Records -
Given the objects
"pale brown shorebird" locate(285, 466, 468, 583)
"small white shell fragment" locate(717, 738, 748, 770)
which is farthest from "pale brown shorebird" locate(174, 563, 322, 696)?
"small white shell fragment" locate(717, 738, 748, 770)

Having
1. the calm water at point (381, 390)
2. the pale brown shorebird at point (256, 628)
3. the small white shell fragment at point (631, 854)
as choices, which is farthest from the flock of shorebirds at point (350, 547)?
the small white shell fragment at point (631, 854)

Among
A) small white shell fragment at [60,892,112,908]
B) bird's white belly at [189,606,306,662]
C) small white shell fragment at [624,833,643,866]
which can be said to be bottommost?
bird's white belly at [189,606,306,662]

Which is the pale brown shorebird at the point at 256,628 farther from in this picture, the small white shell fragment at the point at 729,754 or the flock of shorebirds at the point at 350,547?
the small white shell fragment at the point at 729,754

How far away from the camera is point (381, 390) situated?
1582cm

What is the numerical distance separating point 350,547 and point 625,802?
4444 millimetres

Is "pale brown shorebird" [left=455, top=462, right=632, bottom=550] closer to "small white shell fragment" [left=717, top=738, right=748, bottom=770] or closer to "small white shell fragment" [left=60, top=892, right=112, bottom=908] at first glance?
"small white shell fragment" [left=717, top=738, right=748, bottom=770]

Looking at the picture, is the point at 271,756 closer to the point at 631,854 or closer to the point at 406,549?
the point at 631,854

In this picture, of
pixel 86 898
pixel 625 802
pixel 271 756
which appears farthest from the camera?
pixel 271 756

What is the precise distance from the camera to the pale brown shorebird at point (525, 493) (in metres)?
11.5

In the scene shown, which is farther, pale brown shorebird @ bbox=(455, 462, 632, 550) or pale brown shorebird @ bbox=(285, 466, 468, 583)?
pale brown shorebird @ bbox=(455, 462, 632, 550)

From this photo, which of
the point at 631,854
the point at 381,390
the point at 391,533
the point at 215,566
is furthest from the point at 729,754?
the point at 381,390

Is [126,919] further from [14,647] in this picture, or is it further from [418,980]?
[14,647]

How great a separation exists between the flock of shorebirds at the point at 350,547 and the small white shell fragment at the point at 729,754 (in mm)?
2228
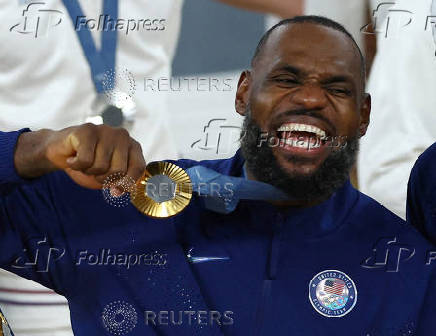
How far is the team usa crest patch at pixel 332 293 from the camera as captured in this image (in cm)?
135

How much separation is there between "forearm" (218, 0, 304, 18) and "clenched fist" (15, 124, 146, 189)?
30.6 inches

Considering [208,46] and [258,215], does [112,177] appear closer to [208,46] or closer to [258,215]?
[258,215]

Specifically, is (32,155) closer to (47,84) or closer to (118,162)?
(118,162)

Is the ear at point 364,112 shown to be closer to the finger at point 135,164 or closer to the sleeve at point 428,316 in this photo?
the sleeve at point 428,316

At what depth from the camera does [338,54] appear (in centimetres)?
140

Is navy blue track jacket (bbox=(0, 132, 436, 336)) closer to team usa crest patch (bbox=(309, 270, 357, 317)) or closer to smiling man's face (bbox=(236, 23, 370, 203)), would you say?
team usa crest patch (bbox=(309, 270, 357, 317))

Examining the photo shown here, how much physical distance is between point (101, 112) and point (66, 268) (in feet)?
1.35

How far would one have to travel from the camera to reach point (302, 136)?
136cm

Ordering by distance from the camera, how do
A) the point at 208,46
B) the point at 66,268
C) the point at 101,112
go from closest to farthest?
the point at 66,268
the point at 101,112
the point at 208,46

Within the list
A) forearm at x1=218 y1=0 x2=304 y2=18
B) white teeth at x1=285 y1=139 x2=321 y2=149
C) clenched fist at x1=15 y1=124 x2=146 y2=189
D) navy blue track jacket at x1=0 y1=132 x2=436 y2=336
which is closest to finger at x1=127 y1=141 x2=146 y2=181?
clenched fist at x1=15 y1=124 x2=146 y2=189

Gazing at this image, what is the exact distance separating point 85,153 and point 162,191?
0.23 meters

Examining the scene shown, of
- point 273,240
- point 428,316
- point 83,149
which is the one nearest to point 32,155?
point 83,149

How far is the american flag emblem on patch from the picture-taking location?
136 centimetres

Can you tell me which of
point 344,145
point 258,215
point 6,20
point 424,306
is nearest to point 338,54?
point 344,145
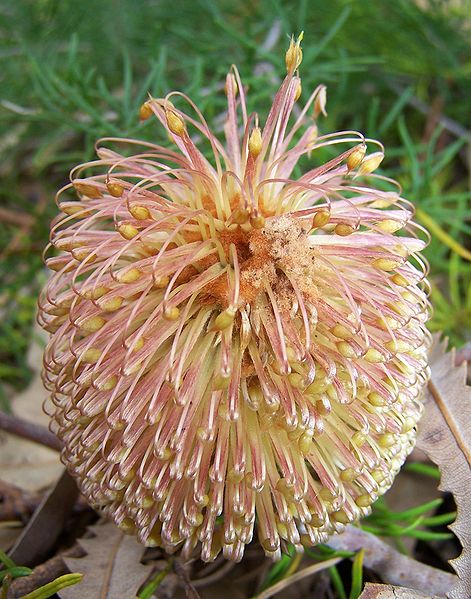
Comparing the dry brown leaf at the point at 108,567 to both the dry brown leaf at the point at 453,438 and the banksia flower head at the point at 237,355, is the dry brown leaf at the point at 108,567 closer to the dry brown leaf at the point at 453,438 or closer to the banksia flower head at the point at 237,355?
the banksia flower head at the point at 237,355

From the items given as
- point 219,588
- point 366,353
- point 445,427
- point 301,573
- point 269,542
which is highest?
point 366,353

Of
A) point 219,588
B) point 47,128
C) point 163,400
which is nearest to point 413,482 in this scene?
point 219,588

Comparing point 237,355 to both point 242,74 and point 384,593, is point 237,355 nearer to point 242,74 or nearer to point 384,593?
point 384,593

EXERCISE INSTRUCTIONS - Rewrite the listing above with every "camera" changed to "viewer" and nothing else altered, leaving out the pictures.

THE SOLUTION -
Given the objects
"pale brown shorebird" locate(285, 466, 468, 583)
"small white shell fragment" locate(717, 738, 748, 770)
which is farthest from "pale brown shorebird" locate(174, 563, 322, 696)?
"small white shell fragment" locate(717, 738, 748, 770)

Having
1. the calm water at point (381, 390)
2. the pale brown shorebird at point (256, 628)
3. the small white shell fragment at point (631, 854)
as choices, which is farthest from the flock of shorebirds at point (350, 547)?
the small white shell fragment at point (631, 854)

Among
A) small white shell fragment at [60,892,112,908]
B) bird's white belly at [189,606,306,662]
C) small white shell fragment at [624,833,643,866]
which can be said to be bottommost?
bird's white belly at [189,606,306,662]

Which is the pale brown shorebird at the point at 256,628 farther from in this picture, the small white shell fragment at the point at 729,754 or the flock of shorebirds at the point at 350,547?
the small white shell fragment at the point at 729,754

How far away from the viewer is point (381, 390) situated?
1582cm

What is the numerical distance separating point 350,547 and point 625,802?
4444 millimetres

Is "pale brown shorebird" [left=455, top=462, right=632, bottom=550] closer to "small white shell fragment" [left=717, top=738, right=748, bottom=770] or closer to "small white shell fragment" [left=60, top=892, right=112, bottom=908] at first glance?
"small white shell fragment" [left=717, top=738, right=748, bottom=770]

Looking at the picture, is the point at 271,756 closer to the point at 631,854 or closer to the point at 406,549?
the point at 631,854

In this picture, of
pixel 86 898
pixel 625 802
pixel 271 756
which appears farthest from the viewer?
pixel 271 756

What is the precise distance from the viewer to the pale brown shorebird at point (525, 493) (in metres)?
11.5

In the scene shown, which is farther, pale brown shorebird @ bbox=(455, 462, 632, 550) or pale brown shorebird @ bbox=(285, 466, 468, 583)?
pale brown shorebird @ bbox=(455, 462, 632, 550)

From this photo, which of
the point at 631,854
the point at 381,390
the point at 391,533
the point at 215,566
is furthest from the point at 729,754?
the point at 381,390

Is [126,919] further from [14,647] in this picture, or is it further from [418,980]?
[14,647]

How great a separation exists between the flock of shorebirds at the point at 350,547 and the small white shell fragment at the point at 729,754 (in mm)?
2228
How far is the team usa crest patch at pixel 332 293 from the viewer as captured in this image (in cm)?
135

How much separation is there between "forearm" (218, 0, 304, 18) and "clenched fist" (15, 124, 146, 189)?
30.6 inches

Considering [208,46] and [258,215], does [112,177] appear closer to [208,46] or closer to [258,215]?
[258,215]

Specifically, is (32,155) closer to (47,84) or closer to (118,162)?
(118,162)

Is the ear at point 364,112 shown to be closer to the finger at point 135,164 or closer to the sleeve at point 428,316 in this photo?
the sleeve at point 428,316

At what depth from the viewer does [338,54] appear (in centimetres)?
140

Is navy blue track jacket (bbox=(0, 132, 436, 336)) closer to team usa crest patch (bbox=(309, 270, 357, 317)) or closer to smiling man's face (bbox=(236, 23, 370, 203)), would you say?
team usa crest patch (bbox=(309, 270, 357, 317))

Examining the photo shown here, how much physical distance is between point (101, 112) and point (66, 268) (in feet)?
1.35

How far would one have to travel from the viewer to reach point (302, 136)?
136cm

Ordering by distance from the viewer, how do
A) the point at 208,46
B) the point at 66,268
C) the point at 101,112
go from closest to farthest?
the point at 66,268
the point at 101,112
the point at 208,46

Within the list
A) forearm at x1=218 y1=0 x2=304 y2=18
B) white teeth at x1=285 y1=139 x2=321 y2=149
C) clenched fist at x1=15 y1=124 x2=146 y2=189
D) navy blue track jacket at x1=0 y1=132 x2=436 y2=336
which is closest to finger at x1=127 y1=141 x2=146 y2=181?
clenched fist at x1=15 y1=124 x2=146 y2=189

Gazing at this image, what is the exact distance separating point 85,153 and point 162,191?
0.23 meters

Examining the scene shown, of
- point 273,240
- point 428,316
- point 83,149
which is the one nearest to point 32,155?
point 83,149

How far is the american flag emblem on patch from the picture-taking location?
136 centimetres

Can you tell me which of
point 344,145
point 258,215
point 6,20
point 424,306
is nearest to point 338,54?
point 344,145
Comparing the dry brown leaf at the point at 108,567 to both the dry brown leaf at the point at 453,438 and the banksia flower head at the point at 237,355, is the dry brown leaf at the point at 108,567 closer to the dry brown leaf at the point at 453,438 or closer to the banksia flower head at the point at 237,355?
the banksia flower head at the point at 237,355

From the items given as
- point 219,588
- point 366,353
- point 445,427
- point 301,573
- point 269,542
which is highest?
point 366,353

Of
A) point 219,588
B) point 47,128
C) point 163,400
which is nearest to point 413,482 in this scene?
point 219,588

Comparing point 237,355 to both point 242,74 and point 384,593, is point 237,355 nearer to point 242,74 or nearer to point 384,593?
point 384,593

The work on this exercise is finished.